Oncogene. 2020 Aug 7. doi: 10.1038/s41388-020-01416-7. Online ahead of print.


Avoiding immune destruction is essential for tumorigenesis. Current research into the interaction between tumor and immunological niches complement tumor pathology beyond cancer genetics. Intrinsic host defense immunity is a specialized innate immunity component to restrict viral infection. However, whether intrinsic immunity participates in tumor pathology is unclear. Previously, we identified a zinc-finger antiviral protein ZAP that is commonly downregulated in a panel of clinical cancer

specimens. However, whether ZAP has an impact on tumor development was unknown. Here we report ZAP as a genuine tumor suppressor. Pan-caner analysis with TCGA data from 712 patients and large-scale immunohistochemistry in tissue microarrays from 1552 patients reveal that ZAP is prevalently downregulated, and associated with poor survival in liver, colon, and bladder cancer patients. Ectopic over-expression of ZAP inhibits the malignant phenotypes of colorectal tumor by cell cycle arrest.
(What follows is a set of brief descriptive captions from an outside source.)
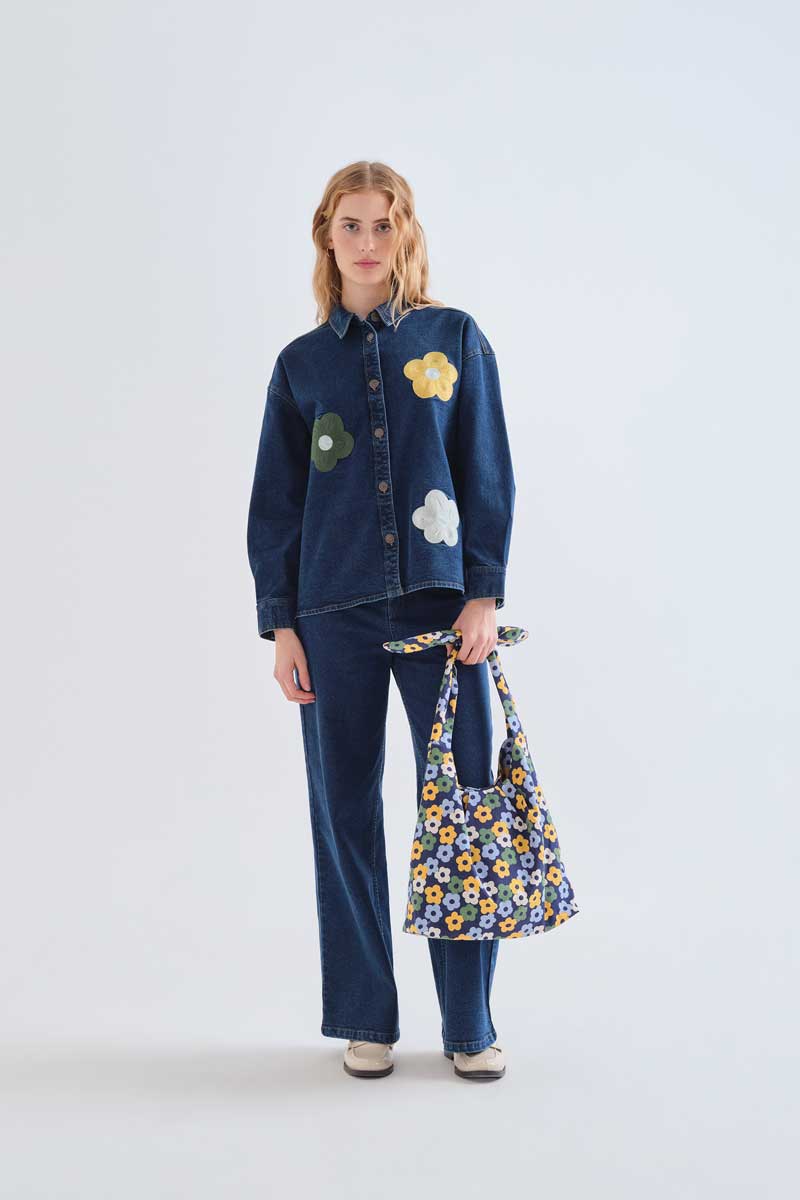 Blue Demin Shirt with Flowers Print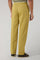Joggers in gabardina di cotone e lino tinto in capo khaki chiaro
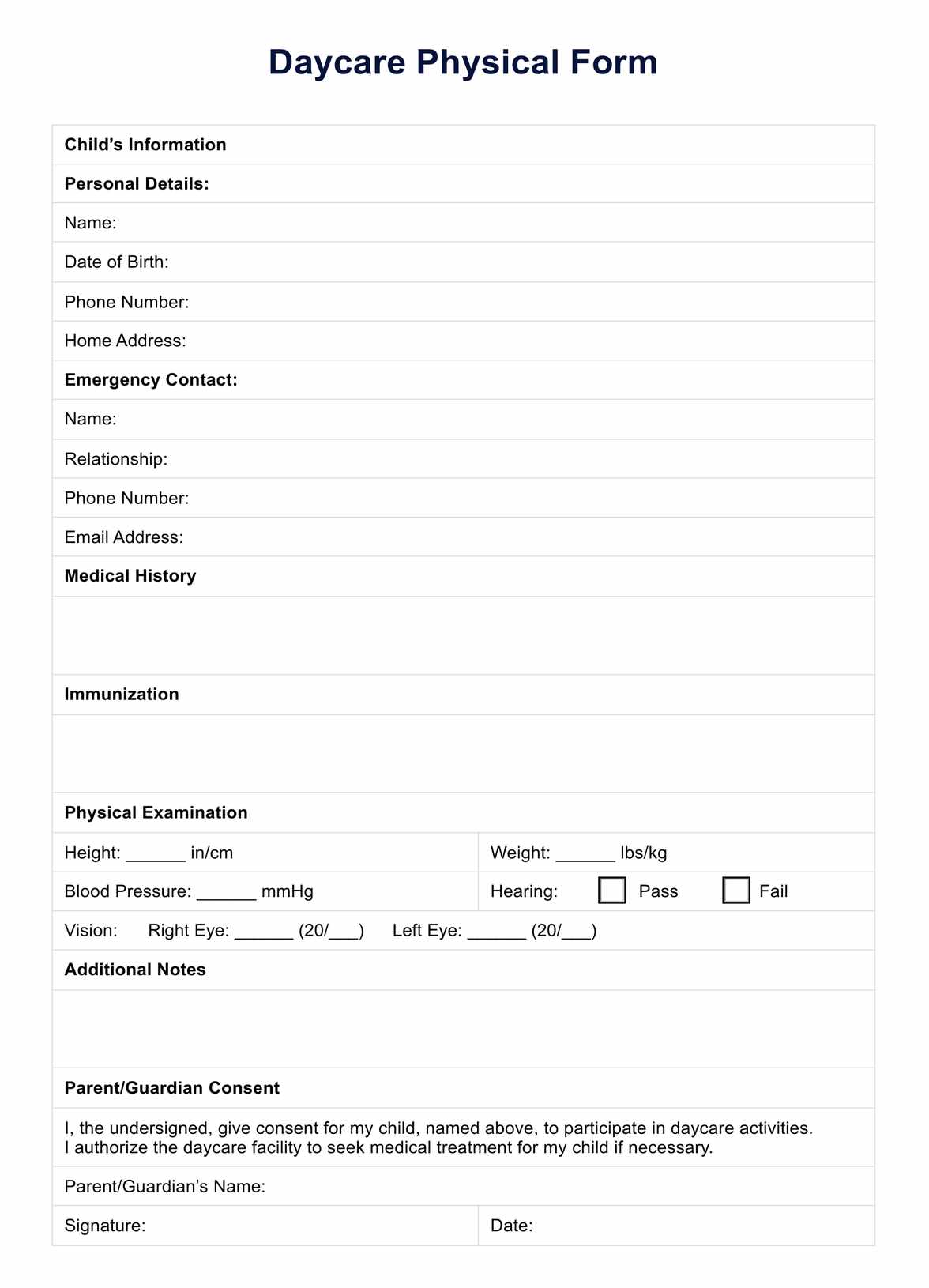 Daycare Physical Form PDF Example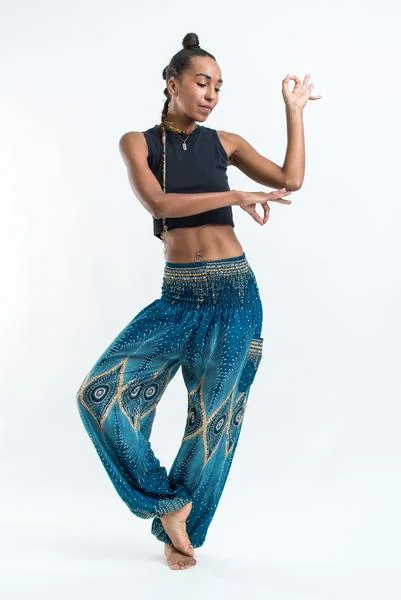Savings Galore Unisex Diamond Peacock Harem Pants in Turquoise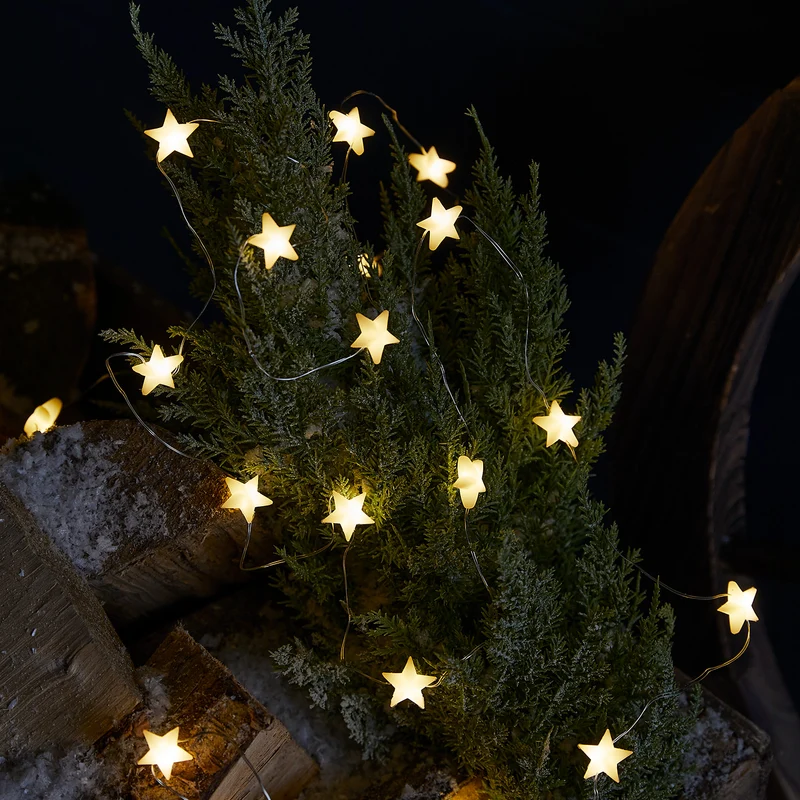 Guirlande Micro LED 50 Étoiles en Gomme Blanche
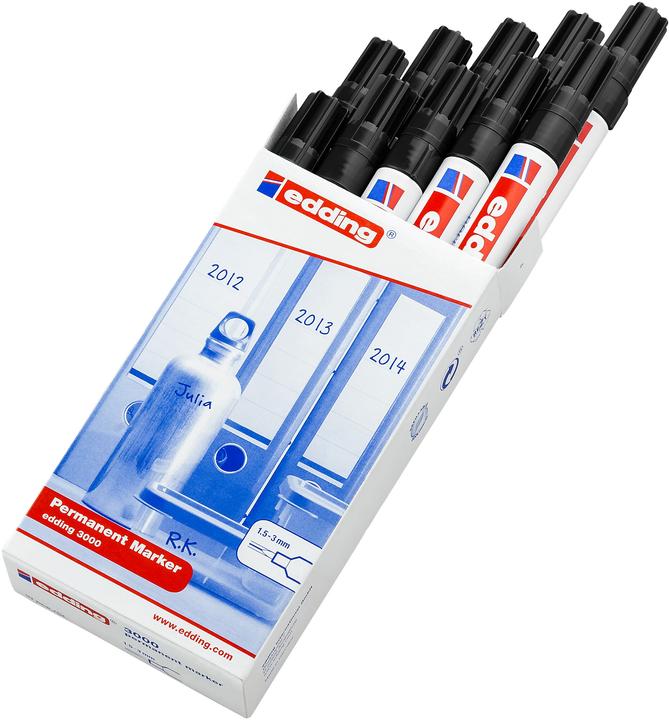 Produktbild Edding Permanentmarker (Black, White, 3 mm, 10 x)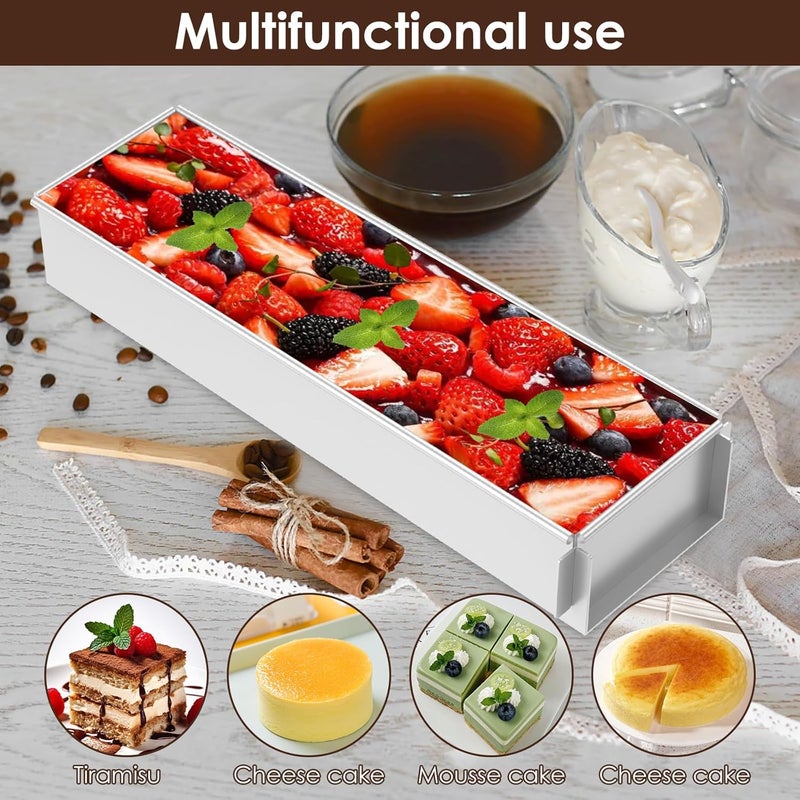 TMWEFUSC 4 Pack Tiramisu Pan, Rectangle Cake Mold, Aluminum Alloy Tiramisu Cake Mold with Removable Frame, Large Size 16.4*3.9*2.3 inch ,Tiramisu Trays for Tiramisu ,Cheesecake ,Lasagna, Frozen Desserts(4) - Image 5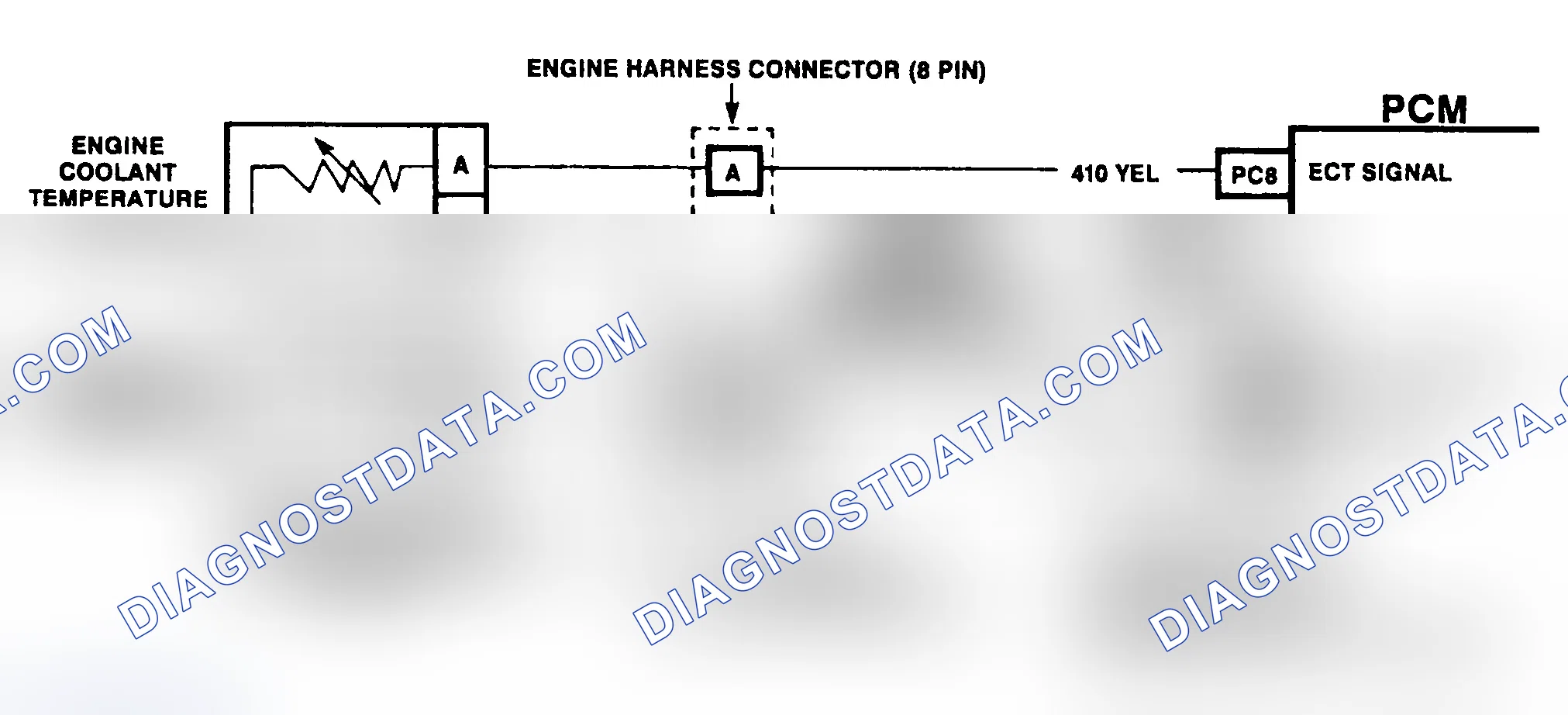 Scheme 175: DTC 14 Schematic ("C" & "K" Series) ECT Sensor Circuit Low (High Temperature Indicated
Using RNA immunoprecipitation and RNA decay assays, we demonstrate that ZAP directly and specifically binds to and degrades the transcript of TRAILR4, which in turn represses TRAILR4 expression and inhibits the aggressiveness of colorectal cancer cells. Furthermore, our CRISPR-engineered mice models show that loss-of-function of ZAP synergizes with APC-deficiency to drive malignant colorectal cancer in vivo. Overall, we identify a previously unknown function of the antiviral factor ZAP in colorectal tumorigenesis, linking intrinsic immunity to tumor pathogenetics.